- _Data listing_
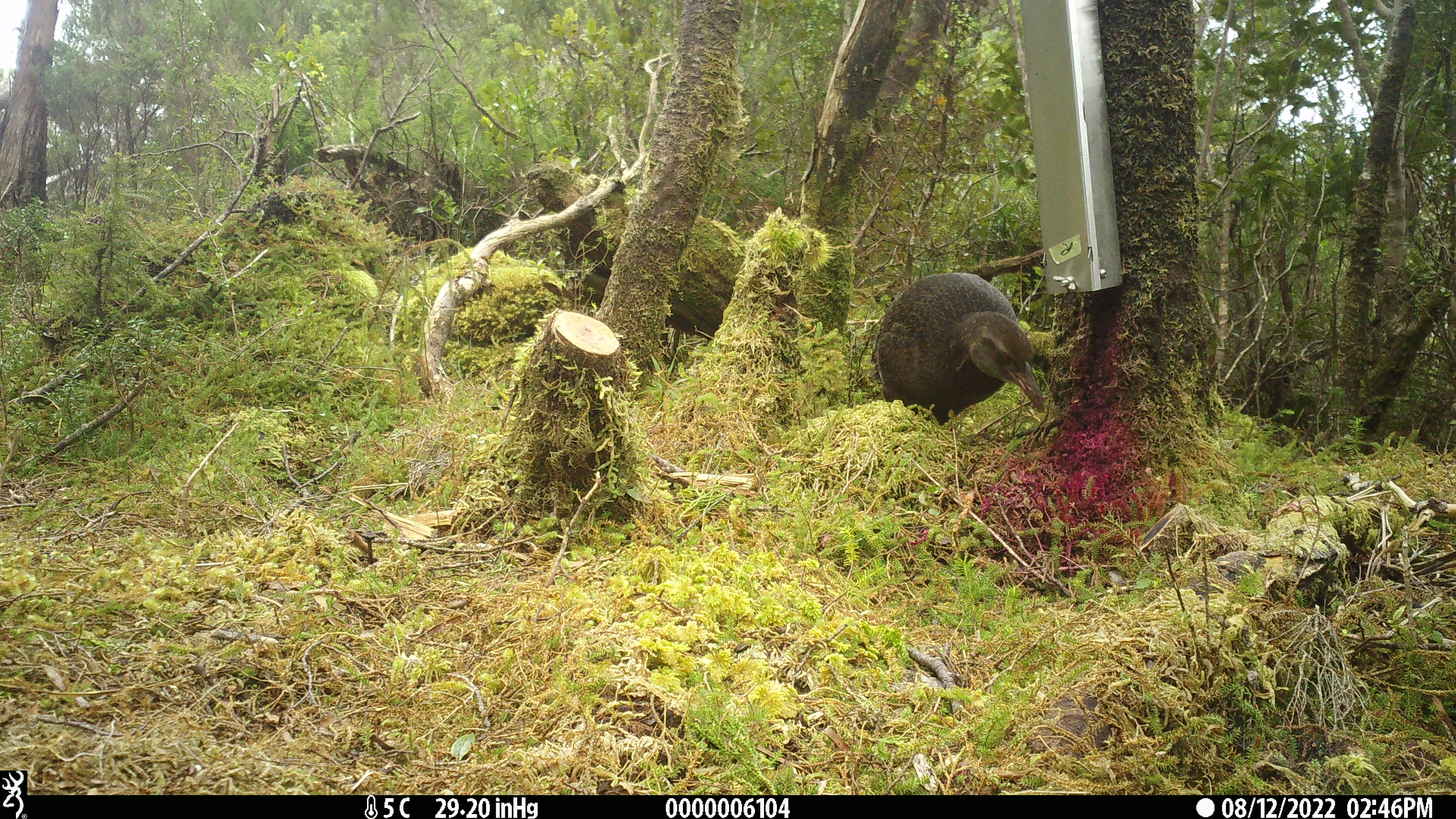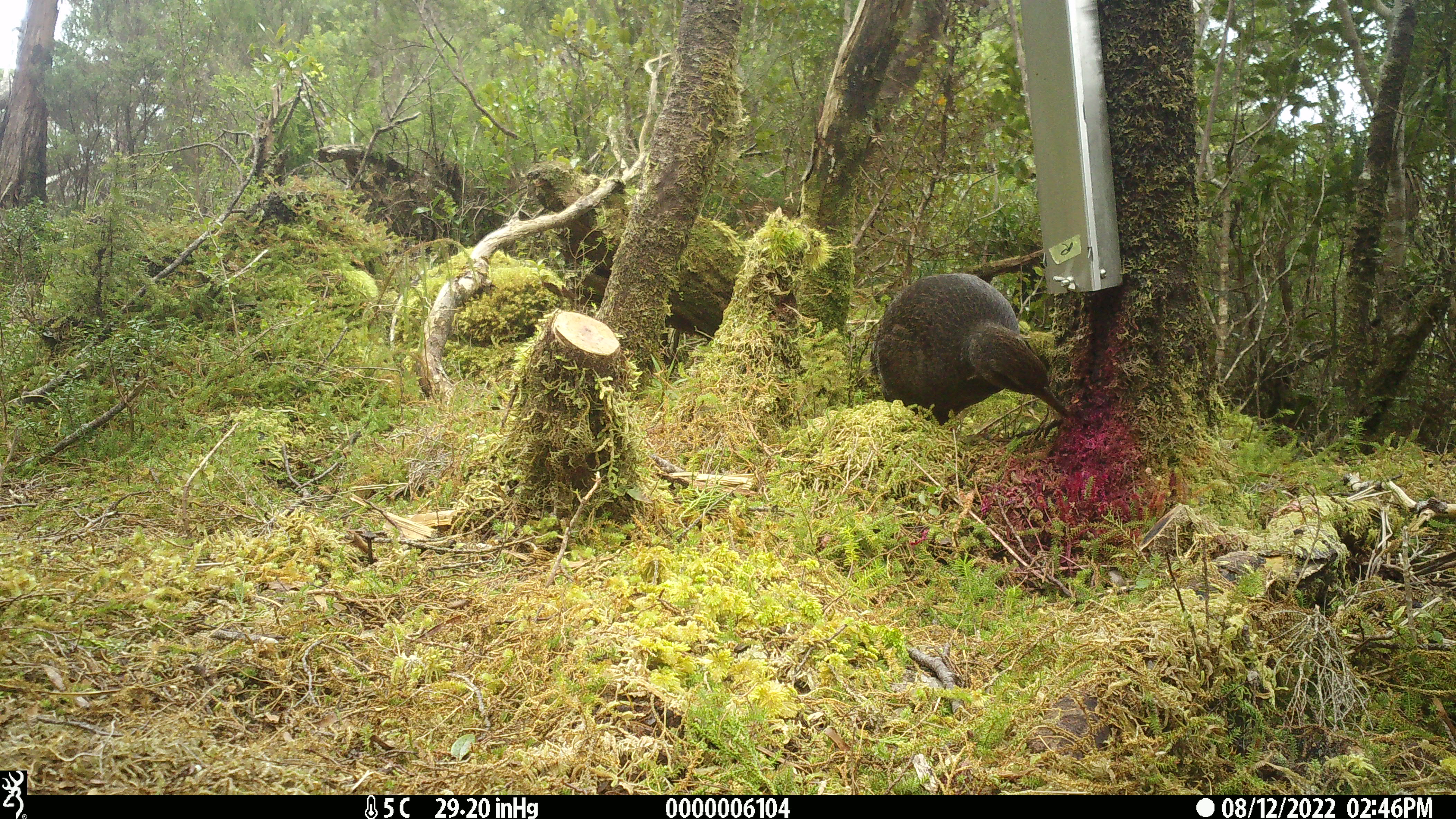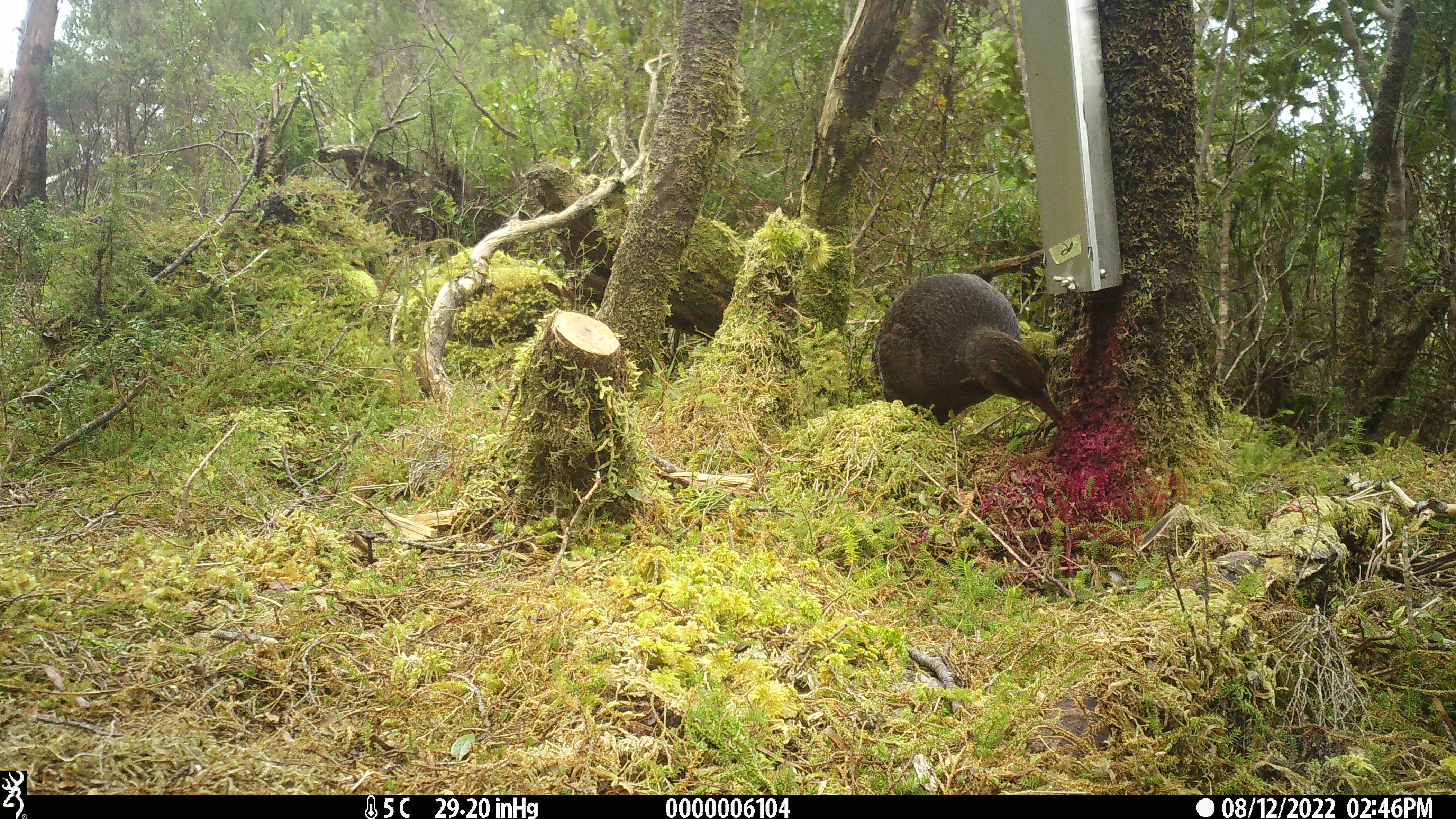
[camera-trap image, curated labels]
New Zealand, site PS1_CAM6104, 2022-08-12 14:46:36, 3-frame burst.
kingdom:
* * *
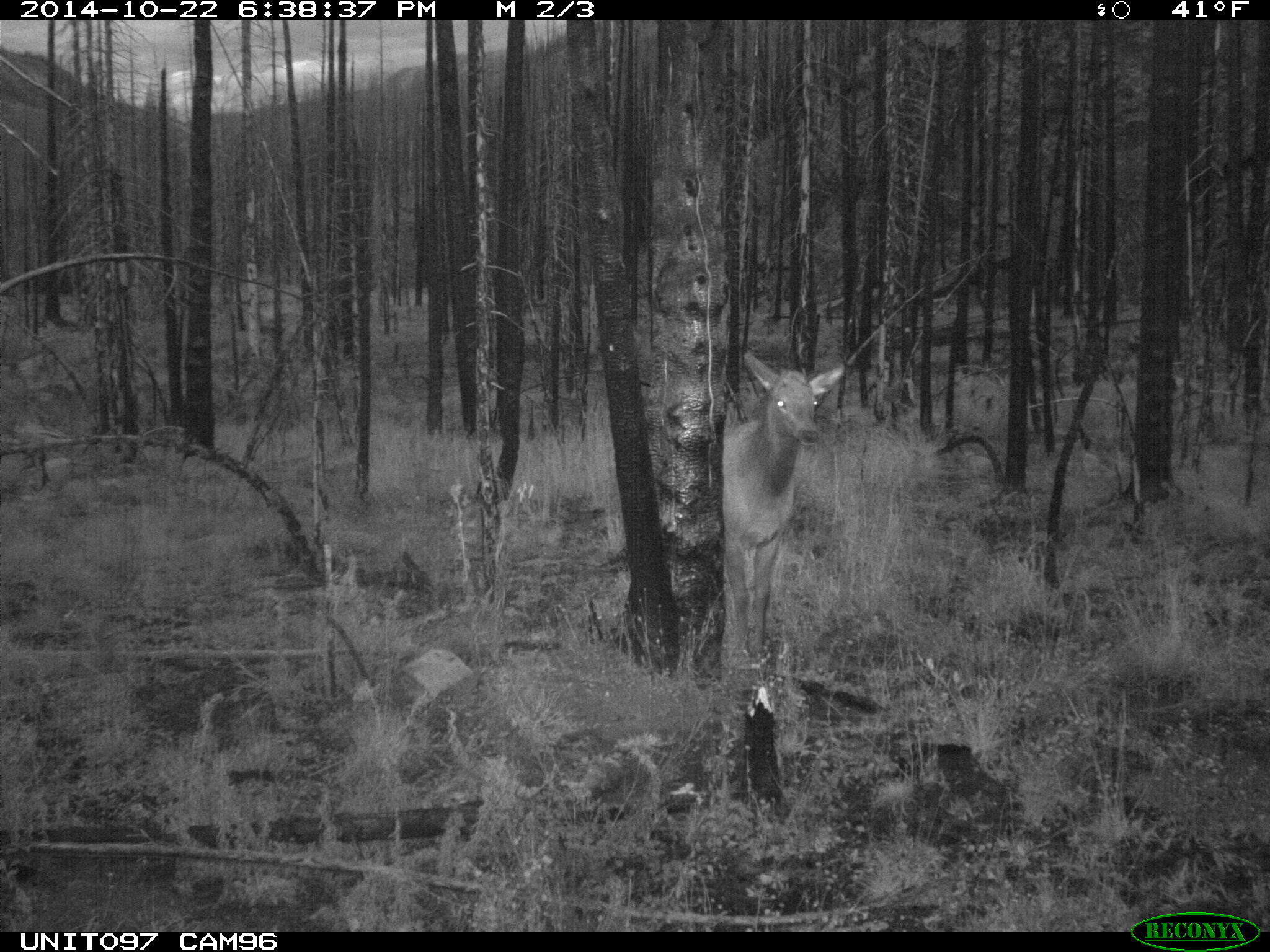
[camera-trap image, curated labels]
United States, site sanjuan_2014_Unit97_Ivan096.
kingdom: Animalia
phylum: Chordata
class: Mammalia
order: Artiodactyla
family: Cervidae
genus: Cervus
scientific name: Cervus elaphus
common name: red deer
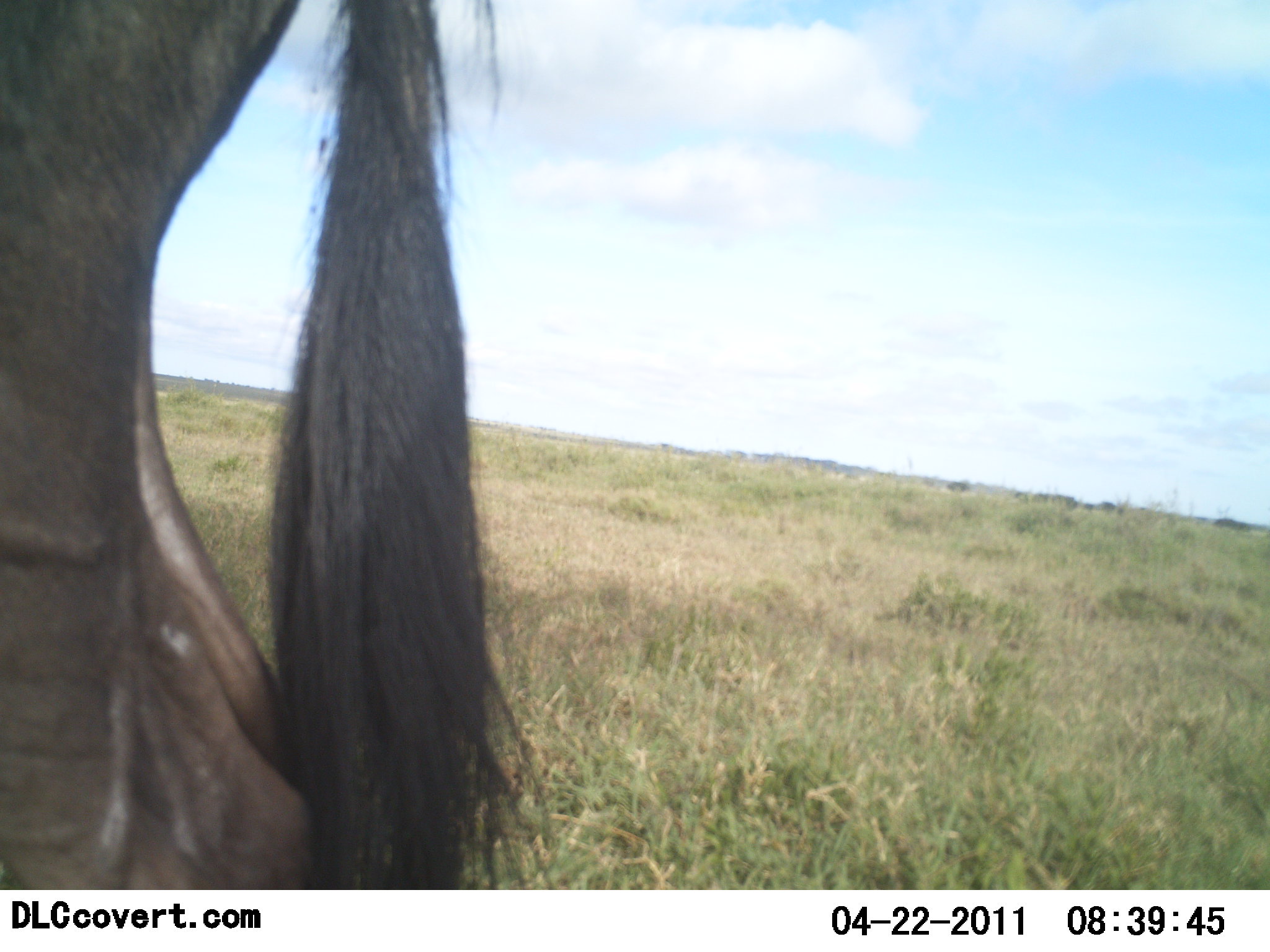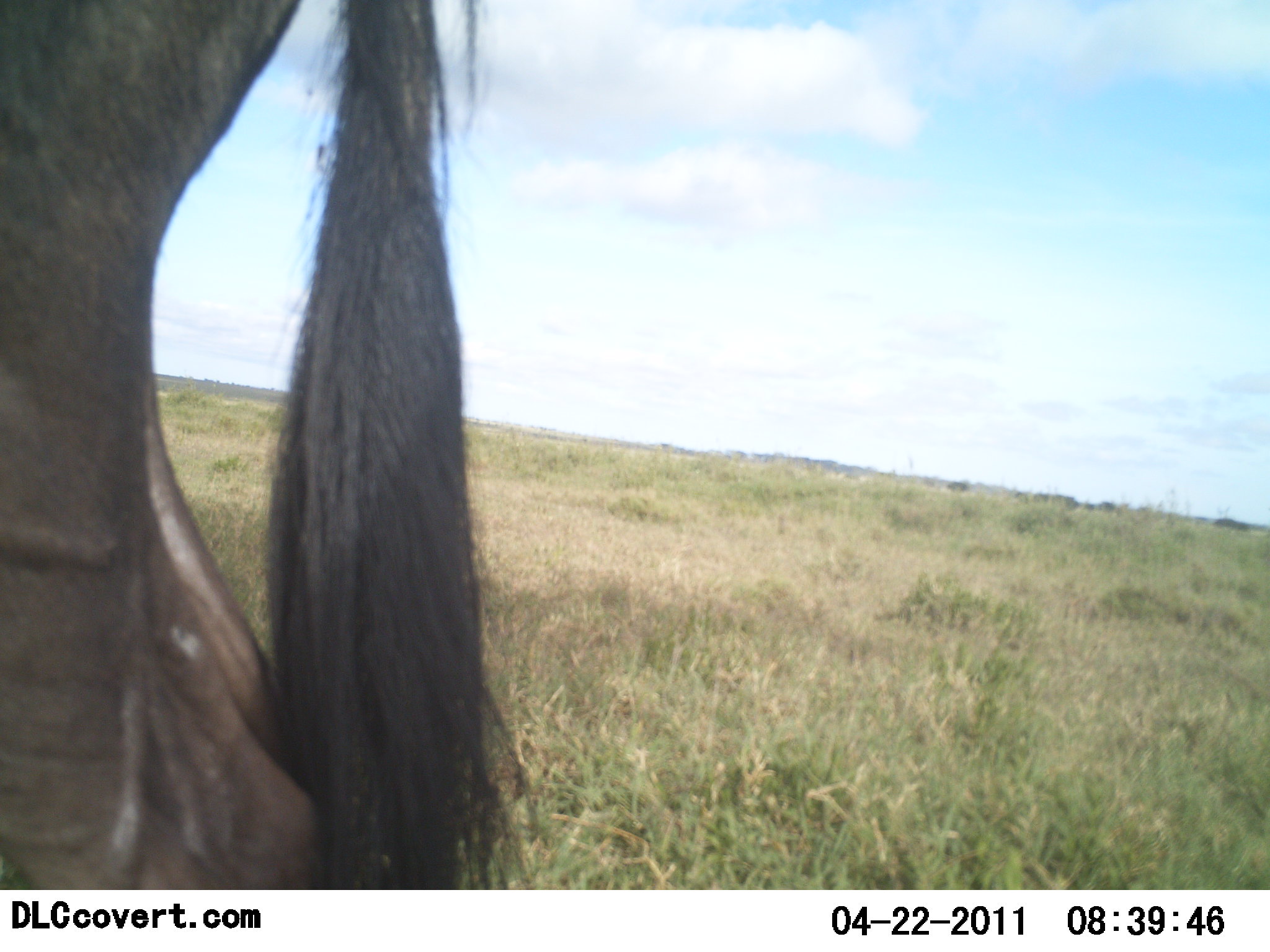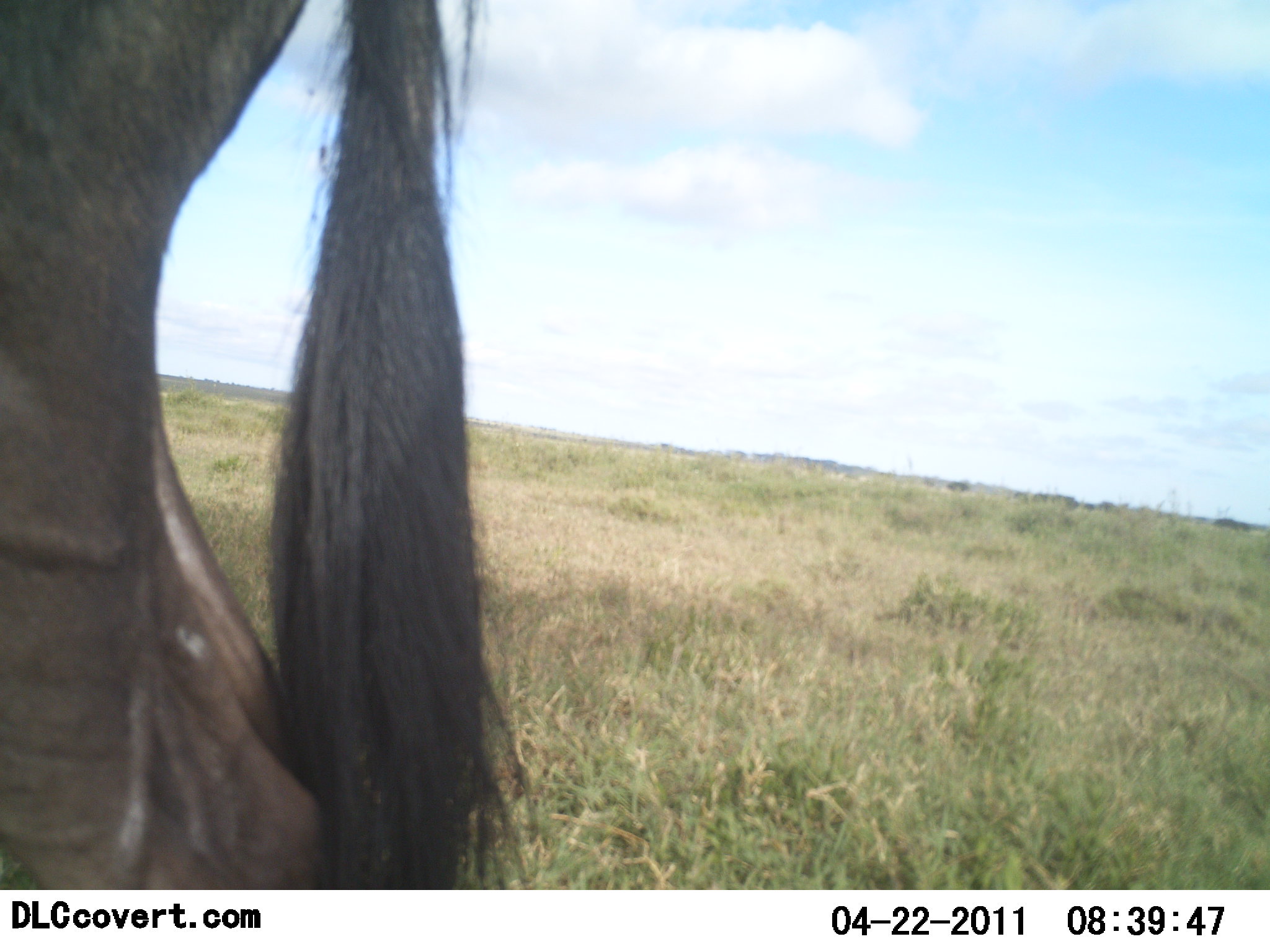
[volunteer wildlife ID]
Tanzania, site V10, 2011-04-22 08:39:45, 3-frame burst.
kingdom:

- _Description of the task_
The lines that contain the word "burst" are wanted; copy each of them from the records.

- _Finished exercise_
New Zealand, site PS1_CAM6104, 2022-08-12 14:46:36, 3-frame burst.
Tanzania, site V10, 2011-04-22 08:39:45, 3-frame burst.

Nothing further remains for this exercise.